Greenplum Partitioning
Partitioning a table can improve query performance and simplify data administration. The table is divided into smaller child files using a range or a list value, such as a date range or a country code.
Partitions can improve query performance dramatically. When a query predicate filters on the same criteria used to define partitions, the optimizer can avoid searching partitions that do not contain relevant data.
A common application for partitioning is to maintain a rolling window of data based on date, for example, a fact table containing the most recent 12 months of data. Using the ALTER TABLE statement, an existing partition can be dropped by removing its child file. This is much more efficient than scanning the entire table and removing rows with a DELETE statement.
Partitions may also be subpartitioned. For example, a table could be partitioned by month, and the month partitions could be subpartitioned by week. Greenplum Database creates child files for the months and weeks. The actual data, however, is stored in the child files created for the week subpartitions—only child files at the leaf level hold data.
When a new partition is added, you can run ANALYZE on just the data in that partition. ANALYZE can run on the root partition (the name of the table in the CREATE TABLE statement) or on a child file created for a leaf partition. If ANALYZE has already run on the other partitions and the data is static, it is not necessary to run it again on those partitions.
Greenplum Database supports:
- Range partitioning: division of data based on a numerical range, such as date or price.
- List partitioning: division of data based on a list of values, such as sales territory or product line.
- A combination of both types.
The following exercise compares SELECT statements with WHERE clauses that do and do not use a partitioned column.

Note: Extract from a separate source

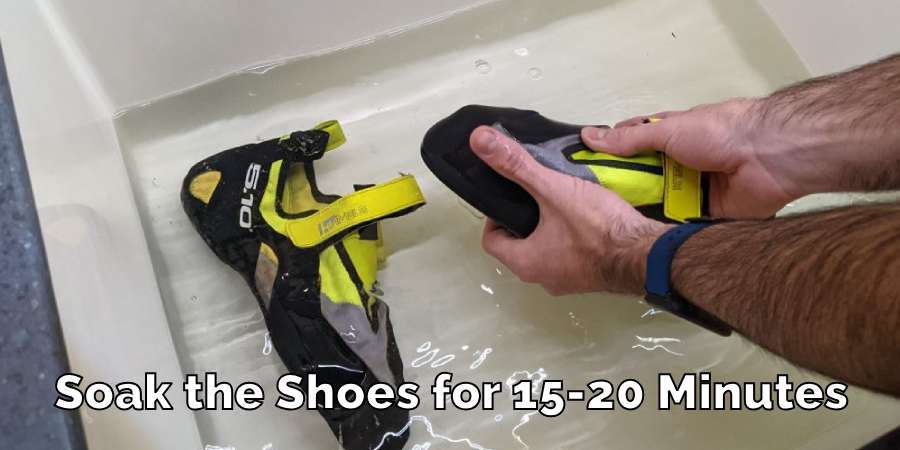 Soak the Shoes for 15-20 Minutes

- The column-oriented version of the fact table you created is partitioned by date. First, execute a query that filters on a non-partitioned column and note the execution time.
tutorial=# \timing on
Timing is on.
tutorial=# SELECT MAX(depdelay) FROM faa.otp_c WHERE UniqueCarrier = 'UA';
max ------ 1360 (1 row) Time: 641.574 ms
- Execute a query that filters on flightdate, the partitioned column.

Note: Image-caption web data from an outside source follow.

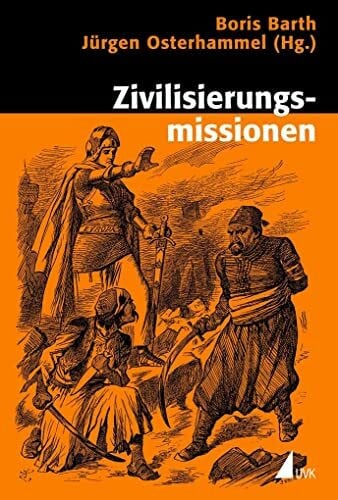 Barth, Boris Zivilisierungsmissionen: Imperiale Weltverbesserung seit dem 18. Jahrhundert (Historische Kulturwissenschaften)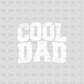 Cool Dad DTF Transfer WHITE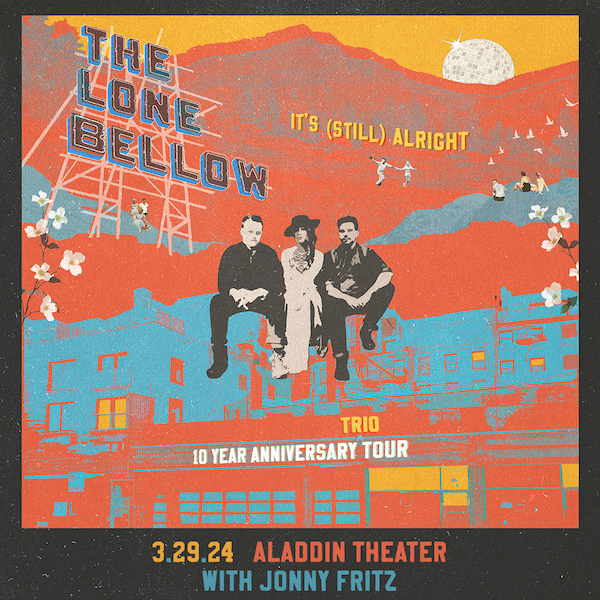 Win Tickets (60) It’s (Still) Alright The Lone Bellow Trio 10 Year Anniversary Tour Aladdin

tutorial=# SELECT MAX(depdelay) FROM faa.otp_c WHERE flightdate ='2009-11-01';
max ----- 1201 (1 row) Time: 30.658 ms
The query on the partitioned column takes much less time to execute. If you compare the explain plans for the queries in this exercise, you will see that the first query scans each of the seventeen child files, while the second scans just one child file. The reduction in I/O and CPU time explains the improved execution time.